Developers are working longer hours and weekends during COVID-19 outbreak

According to the work cadence data of 40,000 paid organisation accounts on GitHub.
Written by Campbell Kwan, Contributor

Developers on the GitHub platform have been working longer hours and weekends as the COVID-19 pandemic continues to force organisations into remote work, according to GitHub.

Through an analysis of the work cadence data of 40,000 paid organisation accounts, the Microsoft-owned company revealed in a report that developers on the GitHub platform are working an additional 30 to 60 minutes per day since March.

The report, titled An analysis of developer productivity, work cadence, and collaboration in the early days of COVID-19, also revealed that more developers have extended their work hours into the weekend during the pandemic. They are also not merely stretching their workdays longer while performing the same volume of work, but rather, users are consistently increasing their work volume compared to the same period last year.

Nicole Forsgren, GitHub vice president of research and strategy, told ZDNet that the time to merge pull requests in the last half of March was two and half to four hours faster compared to the same period last year.

"Developers may be feeling pressure to push more often, and thereby showing this increased work volume in the data due to several factors: Economic uncertainty and the desire to do well and stay employed, using work as a distraction to combat boredom when stuck at home, pressure from management to get products to market, or team norms to push frequently to maintain fast and stable software delivery cadences," GitHub wrote in the report.

In the Asia Pacific region, some GitHub users have seen an increase in productivity when shifting to remote work due to noticing certain redundancies in their face-to-face engagements, said GitHub vice president of APAC sales Sam Hunt.

"What's become apparent to customers .. is they actually had meetings that were not necessarily producing any outcomes but the minute they moved to virtual, the information was shared collaboratively as it was needed, they were getting much faster outcomes to their developer lifecycle," Hunt said.

Prior to the COVID-19 pandemic, however, the same type of cadence work data indicated that the time to merge pull requests in January 2020 took four to five hours longer year on year for repositories owned by Enterprise Cloud accounts, and approximately one hour longer than last year for repositories owned by paid team accounts. GitHub said it did not have an explanation for this decrease.

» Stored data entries
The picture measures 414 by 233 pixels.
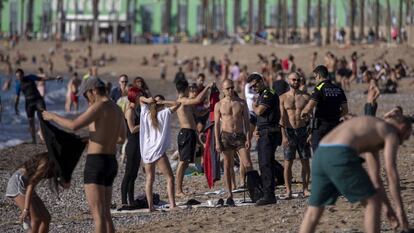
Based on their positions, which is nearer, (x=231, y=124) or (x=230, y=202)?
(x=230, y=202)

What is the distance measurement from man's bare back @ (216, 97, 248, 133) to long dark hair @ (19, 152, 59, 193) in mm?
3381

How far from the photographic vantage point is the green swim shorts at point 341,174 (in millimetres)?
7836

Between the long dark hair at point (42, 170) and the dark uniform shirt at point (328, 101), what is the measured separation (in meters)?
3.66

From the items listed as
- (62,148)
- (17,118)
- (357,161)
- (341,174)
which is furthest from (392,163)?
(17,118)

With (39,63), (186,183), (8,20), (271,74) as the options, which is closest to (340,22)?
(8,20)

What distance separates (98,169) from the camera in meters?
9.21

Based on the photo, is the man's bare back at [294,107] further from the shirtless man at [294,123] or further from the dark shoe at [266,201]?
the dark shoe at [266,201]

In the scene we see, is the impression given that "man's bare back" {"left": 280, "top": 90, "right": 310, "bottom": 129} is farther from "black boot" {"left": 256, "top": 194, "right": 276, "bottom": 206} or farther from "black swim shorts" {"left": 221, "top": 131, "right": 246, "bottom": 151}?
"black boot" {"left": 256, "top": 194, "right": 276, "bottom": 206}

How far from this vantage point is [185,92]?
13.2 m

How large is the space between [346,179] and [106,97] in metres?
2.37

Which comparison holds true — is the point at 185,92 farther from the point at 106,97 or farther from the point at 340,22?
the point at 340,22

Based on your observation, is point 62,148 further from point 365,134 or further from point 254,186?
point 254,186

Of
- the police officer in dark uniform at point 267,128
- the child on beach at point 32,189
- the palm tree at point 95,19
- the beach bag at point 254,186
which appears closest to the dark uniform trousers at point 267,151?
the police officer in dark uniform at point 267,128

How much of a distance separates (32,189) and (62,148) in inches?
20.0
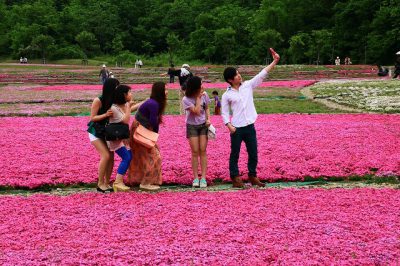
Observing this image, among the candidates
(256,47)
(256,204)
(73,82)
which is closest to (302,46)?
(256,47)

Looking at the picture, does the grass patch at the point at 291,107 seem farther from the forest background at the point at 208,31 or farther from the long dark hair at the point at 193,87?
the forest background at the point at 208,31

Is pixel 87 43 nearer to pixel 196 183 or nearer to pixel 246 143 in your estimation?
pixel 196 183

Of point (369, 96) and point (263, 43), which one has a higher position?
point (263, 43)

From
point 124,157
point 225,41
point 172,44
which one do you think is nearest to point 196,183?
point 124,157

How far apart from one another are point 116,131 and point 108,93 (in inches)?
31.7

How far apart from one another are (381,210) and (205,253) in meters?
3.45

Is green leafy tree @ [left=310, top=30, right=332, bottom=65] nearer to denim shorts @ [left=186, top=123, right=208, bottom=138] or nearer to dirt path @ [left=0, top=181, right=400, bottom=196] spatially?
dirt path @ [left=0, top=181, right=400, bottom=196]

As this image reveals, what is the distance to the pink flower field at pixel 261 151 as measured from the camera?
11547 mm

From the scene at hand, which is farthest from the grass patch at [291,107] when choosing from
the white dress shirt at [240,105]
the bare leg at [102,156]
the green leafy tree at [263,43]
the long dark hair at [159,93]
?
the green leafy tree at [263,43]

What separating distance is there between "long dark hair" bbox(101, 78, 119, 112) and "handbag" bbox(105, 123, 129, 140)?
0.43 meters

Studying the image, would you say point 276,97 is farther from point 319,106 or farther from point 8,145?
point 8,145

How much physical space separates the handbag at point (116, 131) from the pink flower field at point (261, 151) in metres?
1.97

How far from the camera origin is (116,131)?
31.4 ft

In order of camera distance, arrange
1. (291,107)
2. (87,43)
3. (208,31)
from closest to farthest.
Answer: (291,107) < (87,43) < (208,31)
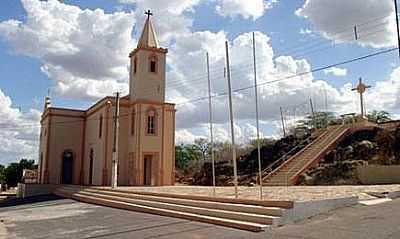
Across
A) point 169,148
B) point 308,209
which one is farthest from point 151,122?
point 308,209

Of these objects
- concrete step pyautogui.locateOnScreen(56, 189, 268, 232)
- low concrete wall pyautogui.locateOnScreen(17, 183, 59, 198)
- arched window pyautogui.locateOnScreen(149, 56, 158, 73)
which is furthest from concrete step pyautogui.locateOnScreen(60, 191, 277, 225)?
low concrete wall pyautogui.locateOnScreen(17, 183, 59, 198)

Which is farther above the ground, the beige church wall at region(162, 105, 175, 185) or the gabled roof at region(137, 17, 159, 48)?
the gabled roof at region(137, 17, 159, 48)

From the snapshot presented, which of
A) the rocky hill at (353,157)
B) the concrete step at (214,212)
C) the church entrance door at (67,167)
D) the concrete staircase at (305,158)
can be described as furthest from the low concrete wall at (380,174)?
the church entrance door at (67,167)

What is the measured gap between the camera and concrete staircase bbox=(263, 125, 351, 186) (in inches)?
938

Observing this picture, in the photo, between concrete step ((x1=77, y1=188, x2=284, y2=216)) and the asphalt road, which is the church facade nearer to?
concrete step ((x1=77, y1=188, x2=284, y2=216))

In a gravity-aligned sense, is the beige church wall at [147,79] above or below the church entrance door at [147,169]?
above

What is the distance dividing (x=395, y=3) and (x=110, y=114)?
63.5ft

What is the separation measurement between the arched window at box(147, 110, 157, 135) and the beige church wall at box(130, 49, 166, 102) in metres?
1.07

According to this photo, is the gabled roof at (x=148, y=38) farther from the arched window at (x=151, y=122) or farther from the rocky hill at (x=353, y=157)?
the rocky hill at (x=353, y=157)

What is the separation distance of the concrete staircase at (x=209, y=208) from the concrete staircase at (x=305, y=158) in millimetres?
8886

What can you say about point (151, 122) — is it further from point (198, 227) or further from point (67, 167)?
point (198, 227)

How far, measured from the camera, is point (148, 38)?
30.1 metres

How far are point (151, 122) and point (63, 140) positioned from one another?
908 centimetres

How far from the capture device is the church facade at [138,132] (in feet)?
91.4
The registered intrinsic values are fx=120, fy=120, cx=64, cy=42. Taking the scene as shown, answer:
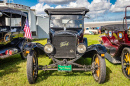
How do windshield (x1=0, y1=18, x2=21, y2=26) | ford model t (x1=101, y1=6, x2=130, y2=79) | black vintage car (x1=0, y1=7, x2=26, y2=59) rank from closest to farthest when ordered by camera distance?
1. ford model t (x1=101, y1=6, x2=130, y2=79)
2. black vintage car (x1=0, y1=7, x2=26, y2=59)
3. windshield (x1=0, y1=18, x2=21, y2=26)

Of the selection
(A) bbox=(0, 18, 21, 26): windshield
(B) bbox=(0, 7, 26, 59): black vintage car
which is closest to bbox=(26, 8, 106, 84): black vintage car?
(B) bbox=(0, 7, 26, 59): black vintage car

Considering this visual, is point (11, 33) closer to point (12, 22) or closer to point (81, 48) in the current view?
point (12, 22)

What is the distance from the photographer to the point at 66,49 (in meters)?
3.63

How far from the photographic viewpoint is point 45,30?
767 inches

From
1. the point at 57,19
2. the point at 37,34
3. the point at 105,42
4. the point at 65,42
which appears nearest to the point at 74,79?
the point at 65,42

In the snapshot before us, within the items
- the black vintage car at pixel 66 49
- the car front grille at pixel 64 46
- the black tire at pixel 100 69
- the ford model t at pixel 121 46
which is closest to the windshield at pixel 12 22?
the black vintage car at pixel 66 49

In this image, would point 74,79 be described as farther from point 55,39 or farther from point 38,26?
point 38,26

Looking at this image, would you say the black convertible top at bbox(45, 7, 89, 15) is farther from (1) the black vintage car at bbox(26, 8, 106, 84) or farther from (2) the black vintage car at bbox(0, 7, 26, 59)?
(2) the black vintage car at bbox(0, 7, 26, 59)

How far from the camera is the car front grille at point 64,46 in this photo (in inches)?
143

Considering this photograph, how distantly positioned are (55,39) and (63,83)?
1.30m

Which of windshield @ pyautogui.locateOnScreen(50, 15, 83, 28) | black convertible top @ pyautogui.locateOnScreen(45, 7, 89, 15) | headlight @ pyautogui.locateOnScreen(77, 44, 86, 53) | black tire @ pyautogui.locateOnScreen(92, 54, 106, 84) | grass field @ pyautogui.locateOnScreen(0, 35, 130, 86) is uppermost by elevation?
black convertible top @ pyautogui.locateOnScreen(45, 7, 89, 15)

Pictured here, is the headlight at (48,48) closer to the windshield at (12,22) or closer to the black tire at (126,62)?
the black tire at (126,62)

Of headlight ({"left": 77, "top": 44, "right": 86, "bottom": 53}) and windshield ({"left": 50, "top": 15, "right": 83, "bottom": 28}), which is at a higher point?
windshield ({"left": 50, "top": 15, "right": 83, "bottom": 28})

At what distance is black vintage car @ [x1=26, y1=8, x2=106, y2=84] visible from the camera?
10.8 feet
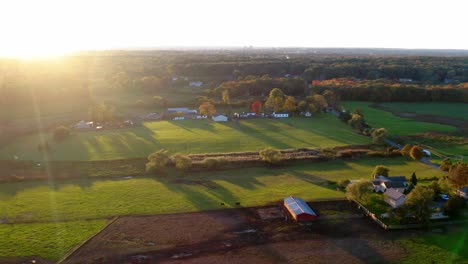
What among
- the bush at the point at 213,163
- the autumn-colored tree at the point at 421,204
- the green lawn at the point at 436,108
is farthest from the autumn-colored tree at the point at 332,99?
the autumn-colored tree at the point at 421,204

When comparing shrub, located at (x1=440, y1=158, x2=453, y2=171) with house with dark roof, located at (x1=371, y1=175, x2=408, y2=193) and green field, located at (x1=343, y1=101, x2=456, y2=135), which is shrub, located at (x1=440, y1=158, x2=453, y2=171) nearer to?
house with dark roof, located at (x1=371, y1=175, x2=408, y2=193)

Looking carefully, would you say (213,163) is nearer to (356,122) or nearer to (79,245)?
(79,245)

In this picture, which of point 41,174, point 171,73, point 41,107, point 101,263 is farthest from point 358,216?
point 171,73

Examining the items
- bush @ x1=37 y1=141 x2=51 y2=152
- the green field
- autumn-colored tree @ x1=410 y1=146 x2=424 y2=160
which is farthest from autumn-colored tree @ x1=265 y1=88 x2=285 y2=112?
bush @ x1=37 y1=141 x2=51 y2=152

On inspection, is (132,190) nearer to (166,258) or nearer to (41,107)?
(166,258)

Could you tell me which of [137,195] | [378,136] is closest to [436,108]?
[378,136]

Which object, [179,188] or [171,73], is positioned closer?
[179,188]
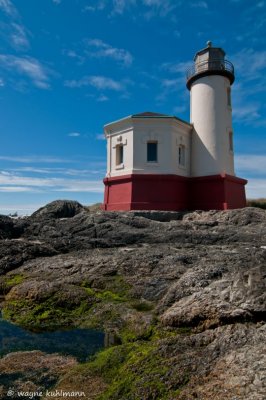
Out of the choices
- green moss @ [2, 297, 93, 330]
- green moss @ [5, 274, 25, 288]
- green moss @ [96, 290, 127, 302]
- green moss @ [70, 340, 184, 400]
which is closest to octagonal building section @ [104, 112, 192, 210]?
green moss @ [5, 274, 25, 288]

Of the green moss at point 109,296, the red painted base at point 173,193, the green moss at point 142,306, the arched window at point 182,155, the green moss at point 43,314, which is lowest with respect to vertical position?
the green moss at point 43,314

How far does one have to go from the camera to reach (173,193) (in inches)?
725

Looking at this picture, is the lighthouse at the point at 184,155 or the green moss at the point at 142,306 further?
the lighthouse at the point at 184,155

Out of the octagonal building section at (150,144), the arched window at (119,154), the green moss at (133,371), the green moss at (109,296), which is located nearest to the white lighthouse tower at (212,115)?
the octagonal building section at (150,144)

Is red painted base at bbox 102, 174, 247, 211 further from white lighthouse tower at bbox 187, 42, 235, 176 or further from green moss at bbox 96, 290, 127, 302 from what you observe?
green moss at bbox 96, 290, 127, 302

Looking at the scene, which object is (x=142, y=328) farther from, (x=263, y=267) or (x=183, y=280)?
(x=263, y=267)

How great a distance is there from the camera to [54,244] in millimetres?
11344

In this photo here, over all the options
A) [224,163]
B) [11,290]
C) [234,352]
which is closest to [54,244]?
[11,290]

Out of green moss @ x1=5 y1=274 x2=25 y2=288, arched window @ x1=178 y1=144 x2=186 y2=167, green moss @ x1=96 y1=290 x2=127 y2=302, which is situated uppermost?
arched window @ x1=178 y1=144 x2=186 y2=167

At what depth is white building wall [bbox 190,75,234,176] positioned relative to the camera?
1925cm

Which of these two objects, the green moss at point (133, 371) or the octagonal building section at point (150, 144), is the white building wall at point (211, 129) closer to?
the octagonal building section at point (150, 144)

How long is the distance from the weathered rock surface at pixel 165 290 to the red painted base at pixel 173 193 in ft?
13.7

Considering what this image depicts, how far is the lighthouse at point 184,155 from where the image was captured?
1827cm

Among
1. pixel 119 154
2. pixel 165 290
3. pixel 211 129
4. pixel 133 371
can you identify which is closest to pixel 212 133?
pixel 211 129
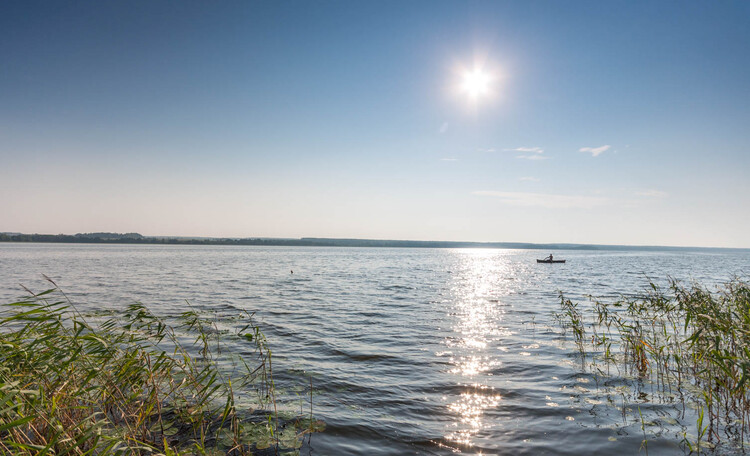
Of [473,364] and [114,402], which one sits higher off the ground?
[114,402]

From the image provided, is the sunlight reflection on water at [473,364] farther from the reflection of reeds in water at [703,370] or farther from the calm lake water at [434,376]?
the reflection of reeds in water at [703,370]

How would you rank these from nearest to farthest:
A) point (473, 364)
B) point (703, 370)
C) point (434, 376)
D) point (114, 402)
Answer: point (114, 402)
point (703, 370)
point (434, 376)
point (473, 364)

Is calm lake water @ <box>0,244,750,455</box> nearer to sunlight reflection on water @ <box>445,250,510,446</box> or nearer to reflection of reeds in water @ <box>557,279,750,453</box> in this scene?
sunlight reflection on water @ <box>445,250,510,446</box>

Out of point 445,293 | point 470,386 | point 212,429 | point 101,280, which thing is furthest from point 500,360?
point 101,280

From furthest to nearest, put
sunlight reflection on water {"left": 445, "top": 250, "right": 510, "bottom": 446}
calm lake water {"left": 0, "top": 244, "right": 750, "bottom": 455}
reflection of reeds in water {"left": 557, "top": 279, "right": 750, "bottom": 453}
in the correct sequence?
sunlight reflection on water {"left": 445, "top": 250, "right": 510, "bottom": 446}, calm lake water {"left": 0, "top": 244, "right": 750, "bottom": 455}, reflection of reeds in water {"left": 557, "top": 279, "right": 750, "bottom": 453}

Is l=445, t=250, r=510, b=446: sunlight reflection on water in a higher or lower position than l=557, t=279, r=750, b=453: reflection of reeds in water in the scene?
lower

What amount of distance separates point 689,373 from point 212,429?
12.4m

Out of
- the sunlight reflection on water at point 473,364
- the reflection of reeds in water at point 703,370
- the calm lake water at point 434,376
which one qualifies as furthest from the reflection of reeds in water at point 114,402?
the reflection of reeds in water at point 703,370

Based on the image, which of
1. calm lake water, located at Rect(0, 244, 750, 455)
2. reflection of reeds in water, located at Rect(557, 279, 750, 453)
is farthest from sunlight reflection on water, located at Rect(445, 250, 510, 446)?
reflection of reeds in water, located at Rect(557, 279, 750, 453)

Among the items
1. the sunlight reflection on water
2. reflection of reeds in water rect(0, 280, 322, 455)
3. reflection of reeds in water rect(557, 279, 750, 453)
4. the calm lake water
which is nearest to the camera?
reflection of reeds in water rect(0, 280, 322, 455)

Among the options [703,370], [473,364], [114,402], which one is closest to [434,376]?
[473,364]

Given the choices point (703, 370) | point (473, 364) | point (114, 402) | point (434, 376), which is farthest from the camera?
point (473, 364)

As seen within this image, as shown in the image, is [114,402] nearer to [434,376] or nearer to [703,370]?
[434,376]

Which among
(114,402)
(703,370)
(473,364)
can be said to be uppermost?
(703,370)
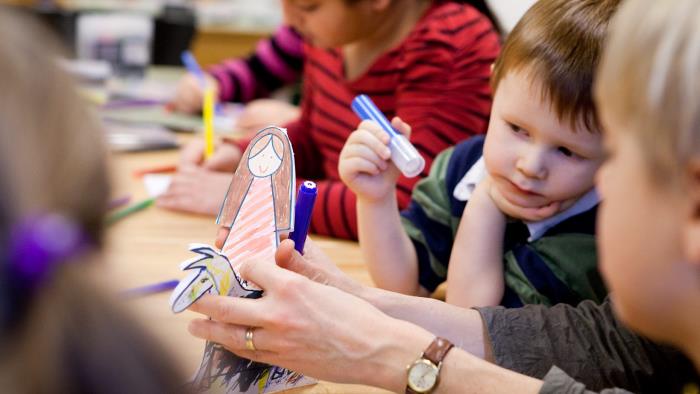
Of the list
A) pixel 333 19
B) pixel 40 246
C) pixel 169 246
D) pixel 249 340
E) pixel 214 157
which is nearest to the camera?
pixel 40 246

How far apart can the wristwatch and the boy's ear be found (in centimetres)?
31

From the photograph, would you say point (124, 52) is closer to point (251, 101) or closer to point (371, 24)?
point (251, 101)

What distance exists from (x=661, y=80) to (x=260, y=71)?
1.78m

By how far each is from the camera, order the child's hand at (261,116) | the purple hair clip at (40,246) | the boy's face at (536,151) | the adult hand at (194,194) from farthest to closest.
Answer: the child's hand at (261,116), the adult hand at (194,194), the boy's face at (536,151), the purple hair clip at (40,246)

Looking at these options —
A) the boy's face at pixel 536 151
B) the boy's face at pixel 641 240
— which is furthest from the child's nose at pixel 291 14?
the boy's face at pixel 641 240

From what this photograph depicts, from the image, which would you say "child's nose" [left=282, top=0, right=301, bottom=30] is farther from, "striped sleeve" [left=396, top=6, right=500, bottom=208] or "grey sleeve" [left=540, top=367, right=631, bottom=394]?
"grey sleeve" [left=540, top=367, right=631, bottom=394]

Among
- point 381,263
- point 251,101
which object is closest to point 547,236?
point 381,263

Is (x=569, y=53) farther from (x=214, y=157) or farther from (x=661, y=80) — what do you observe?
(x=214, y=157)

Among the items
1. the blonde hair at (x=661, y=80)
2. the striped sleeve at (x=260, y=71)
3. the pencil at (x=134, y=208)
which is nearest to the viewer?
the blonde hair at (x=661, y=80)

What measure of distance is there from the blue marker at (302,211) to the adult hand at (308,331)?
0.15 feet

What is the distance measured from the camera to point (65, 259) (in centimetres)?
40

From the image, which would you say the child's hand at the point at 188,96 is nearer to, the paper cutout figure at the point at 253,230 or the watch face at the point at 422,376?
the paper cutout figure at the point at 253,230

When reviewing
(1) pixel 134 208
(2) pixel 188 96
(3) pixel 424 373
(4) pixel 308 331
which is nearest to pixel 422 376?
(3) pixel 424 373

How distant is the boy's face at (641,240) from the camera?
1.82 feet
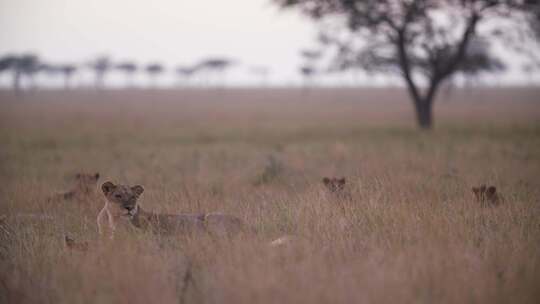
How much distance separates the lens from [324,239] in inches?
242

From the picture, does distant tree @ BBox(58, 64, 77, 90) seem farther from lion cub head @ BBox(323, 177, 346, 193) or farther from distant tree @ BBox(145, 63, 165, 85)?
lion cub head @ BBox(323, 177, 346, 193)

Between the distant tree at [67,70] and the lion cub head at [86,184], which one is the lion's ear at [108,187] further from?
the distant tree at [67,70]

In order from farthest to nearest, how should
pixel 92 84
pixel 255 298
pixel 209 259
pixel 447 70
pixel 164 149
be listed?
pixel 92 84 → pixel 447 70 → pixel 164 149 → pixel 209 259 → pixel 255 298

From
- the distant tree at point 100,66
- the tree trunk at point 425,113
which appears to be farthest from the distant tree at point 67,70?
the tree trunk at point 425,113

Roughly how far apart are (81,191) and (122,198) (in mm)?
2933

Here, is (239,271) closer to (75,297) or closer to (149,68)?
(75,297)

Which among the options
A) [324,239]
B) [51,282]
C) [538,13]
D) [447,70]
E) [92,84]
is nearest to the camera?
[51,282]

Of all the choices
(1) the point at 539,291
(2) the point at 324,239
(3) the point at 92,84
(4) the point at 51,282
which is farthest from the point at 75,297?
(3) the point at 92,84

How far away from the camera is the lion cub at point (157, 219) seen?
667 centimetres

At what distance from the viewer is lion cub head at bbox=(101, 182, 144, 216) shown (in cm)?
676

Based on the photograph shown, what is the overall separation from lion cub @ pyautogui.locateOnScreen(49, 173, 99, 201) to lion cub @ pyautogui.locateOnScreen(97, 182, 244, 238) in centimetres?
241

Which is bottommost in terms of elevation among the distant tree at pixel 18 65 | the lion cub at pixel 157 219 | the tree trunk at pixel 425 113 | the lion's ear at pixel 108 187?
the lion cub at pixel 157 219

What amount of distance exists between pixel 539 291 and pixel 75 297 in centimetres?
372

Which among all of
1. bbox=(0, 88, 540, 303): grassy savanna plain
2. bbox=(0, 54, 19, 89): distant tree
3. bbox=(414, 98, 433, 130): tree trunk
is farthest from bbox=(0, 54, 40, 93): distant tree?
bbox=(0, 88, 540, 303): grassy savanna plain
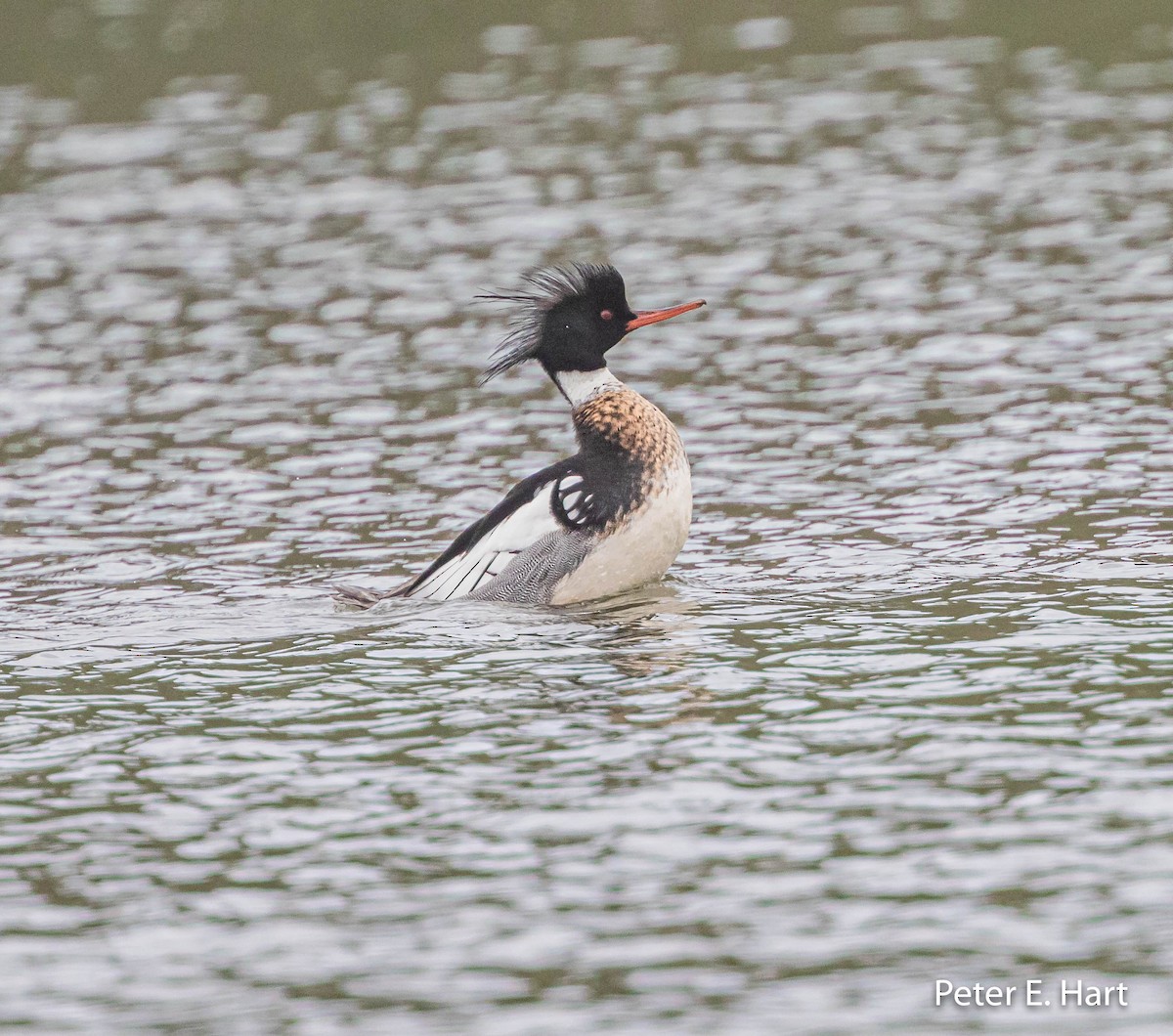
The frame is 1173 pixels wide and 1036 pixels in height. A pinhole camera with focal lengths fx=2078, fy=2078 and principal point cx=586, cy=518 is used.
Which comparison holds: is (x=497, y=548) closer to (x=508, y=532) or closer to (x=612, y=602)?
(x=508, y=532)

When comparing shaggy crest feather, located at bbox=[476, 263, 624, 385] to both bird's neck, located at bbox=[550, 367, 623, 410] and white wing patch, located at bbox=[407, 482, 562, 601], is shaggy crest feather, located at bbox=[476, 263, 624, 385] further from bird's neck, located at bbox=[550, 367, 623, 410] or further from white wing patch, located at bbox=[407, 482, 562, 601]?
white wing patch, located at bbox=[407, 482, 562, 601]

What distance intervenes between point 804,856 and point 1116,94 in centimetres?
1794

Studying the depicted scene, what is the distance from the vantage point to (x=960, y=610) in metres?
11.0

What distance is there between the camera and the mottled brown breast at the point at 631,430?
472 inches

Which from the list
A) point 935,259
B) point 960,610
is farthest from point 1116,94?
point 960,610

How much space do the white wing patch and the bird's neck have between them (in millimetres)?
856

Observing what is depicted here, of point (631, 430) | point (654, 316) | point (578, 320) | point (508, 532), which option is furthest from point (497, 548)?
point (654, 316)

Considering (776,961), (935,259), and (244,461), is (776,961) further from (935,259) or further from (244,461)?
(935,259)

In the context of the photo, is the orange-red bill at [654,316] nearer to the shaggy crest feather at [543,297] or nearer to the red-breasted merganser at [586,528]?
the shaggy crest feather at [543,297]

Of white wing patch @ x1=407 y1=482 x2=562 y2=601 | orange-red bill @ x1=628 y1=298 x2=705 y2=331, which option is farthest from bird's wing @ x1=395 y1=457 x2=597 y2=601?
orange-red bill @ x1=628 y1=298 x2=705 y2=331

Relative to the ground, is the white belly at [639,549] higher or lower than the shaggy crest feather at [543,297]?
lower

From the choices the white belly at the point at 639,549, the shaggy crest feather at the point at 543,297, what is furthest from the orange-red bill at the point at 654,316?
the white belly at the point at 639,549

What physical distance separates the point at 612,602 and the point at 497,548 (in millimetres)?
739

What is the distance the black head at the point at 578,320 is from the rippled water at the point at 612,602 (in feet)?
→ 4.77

» Your task
Please write out the part of the article on developer work hours that opens with "Nicole Forsgren, GitHub" and closes with "sales Sam Hunt.", switching "pressure" to "strain".

» Answer to this problem
Nicole Forsgren, GitHub vice president of research and strategy, told ZDNet that the time to merge pull requests in the last half of March was two and half to four hours faster compared to the same period last year.

"Developers may be feeling strain to push more often, and thereby showing this increased work volume in the data due to several factors: Economic uncertainty and the desire to do well and stay employed, using work as a distraction to combat boredom when stuck at home, strain from management to get products to market, or team norms to push frequently to maintain fast and stable software delivery cadences," GitHub wrote in the report.

In the Asia Pacific region, some GitHub users have seen an increase in productivity when shifting to remote work due to noticing certain redundancies in their face-to-face engagements, said GitHub vice president of APAC sales Sam Hunt.